Azione richiesta. Riporta il passo dell'articolo sulla riforma dei Beni culturali che comincia con le parole contenenti "Le novità riguardo" e termina con "scarsità di fondi.", mettendo "carenza di risorse" al posto di "scarsità di fondi".

Testo della pagina.

Le novità riguardo a musei e soprintendenze previste dal ministro Franceschini vedono sostenitori e detrattori. Ma in realtà cosa è successo? Tentiamo qui di fare il punto sulle strutture che gestiscono tutela e valorizzazione, sui recenti accorpamenti e i problemi irrisolti, sul dibattito in corso e l’eterna questione della scarsità di fondi.

Fabio Isman

In quarant’anni, dal 1975 quando Giovanni Spadolini l’ha voluto, il ministero dei Beni culturali ha mutato nome tre o quattro volte, ed è stato riformato dieci. Negli ultimi tempi, quasi ogni ministro che l’ha diretto ne ha cambiato la struttura. Quello in carica, Dario Franceschini, in pochi mesi si è ripetuto, riformando la propria riforma che non era ancora andata nemmeno a regime: «Tumultuosa sovrapposizione», spiega Paolo Liverani, già dirigente dei Musei vaticani e ora docente all’Università di Firenze. Se prima ha abolito le direzioni regionali e variato la geografia delle soprintendenze, creando quelle “miste” e istituendo venti “supermusei” autonomi, poi ha realizzato soprintendenze uniche in tutto il paese, abolendo quelle archeologiche, mutandone il numero e la distribuzione territoriale, concedendo autonomia ad altri dieci musei e aree di antichità. Nessuna riforma è mai stata tanto contestata e discussa: lo vedremo. Ma prima, uno degli esiti più immediati che intanto produce è questo: una rivista telefona a una soprintendenza; le servono alcune immagini. Le rispondono che esistono, «però non sappiamo quando potremo prendere in carico la richiesta: forse tra un mese, forse tra sette o otto»; dipende «dal personale che riceveremo e da quando gli uffici, dopo i loro cambiamenti, si saranno sistemati».

Dati grezzi.
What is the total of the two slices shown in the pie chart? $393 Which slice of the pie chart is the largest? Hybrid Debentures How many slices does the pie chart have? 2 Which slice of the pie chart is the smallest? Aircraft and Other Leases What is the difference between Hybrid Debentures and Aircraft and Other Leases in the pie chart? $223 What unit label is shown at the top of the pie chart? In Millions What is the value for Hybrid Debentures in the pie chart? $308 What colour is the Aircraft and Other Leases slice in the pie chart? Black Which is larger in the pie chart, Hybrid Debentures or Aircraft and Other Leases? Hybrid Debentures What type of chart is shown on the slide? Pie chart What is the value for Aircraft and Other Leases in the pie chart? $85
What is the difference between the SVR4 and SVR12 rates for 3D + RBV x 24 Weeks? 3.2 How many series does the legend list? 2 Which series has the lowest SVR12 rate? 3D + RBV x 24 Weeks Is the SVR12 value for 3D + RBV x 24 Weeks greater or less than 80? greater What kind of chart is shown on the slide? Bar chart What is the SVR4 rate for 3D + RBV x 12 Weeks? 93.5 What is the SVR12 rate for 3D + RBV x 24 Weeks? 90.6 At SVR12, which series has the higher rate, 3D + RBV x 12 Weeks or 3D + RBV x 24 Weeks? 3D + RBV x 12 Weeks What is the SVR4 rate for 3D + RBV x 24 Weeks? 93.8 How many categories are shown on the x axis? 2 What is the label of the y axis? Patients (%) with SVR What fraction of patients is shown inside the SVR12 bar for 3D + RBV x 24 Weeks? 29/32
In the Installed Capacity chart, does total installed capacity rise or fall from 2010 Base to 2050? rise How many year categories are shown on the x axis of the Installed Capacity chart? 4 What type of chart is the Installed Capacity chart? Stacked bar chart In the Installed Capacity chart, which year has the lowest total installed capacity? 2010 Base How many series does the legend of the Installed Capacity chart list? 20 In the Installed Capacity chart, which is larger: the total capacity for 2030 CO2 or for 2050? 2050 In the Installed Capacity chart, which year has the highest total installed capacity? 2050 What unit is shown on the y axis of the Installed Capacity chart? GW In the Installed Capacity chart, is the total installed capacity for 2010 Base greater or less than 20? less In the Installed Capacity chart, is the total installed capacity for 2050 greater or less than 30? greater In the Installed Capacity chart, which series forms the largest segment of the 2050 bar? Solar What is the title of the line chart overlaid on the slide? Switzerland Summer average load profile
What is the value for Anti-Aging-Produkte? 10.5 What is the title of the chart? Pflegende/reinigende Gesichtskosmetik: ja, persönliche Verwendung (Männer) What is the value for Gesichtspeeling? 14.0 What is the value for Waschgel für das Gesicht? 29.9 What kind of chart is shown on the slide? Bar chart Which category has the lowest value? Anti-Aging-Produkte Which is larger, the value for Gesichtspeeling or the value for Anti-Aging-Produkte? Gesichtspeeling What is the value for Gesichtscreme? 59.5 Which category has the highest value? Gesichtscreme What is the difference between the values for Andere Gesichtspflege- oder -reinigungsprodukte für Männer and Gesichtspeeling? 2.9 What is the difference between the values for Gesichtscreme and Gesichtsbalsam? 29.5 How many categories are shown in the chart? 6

Risposta al compito.
Le novità riguardo a musei e soprintendenze previste dal ministro Franceschini vedono sostenitori e detrattori. Ma in realtà cosa è successo? Tentiamo qui di fare il punto sulle strutture che gestiscono tutela e valorizzazione, sui recenti accorpamenti e i problemi irrisolti, sul dibattito in corso e l’eterna questione della carenza di risorse.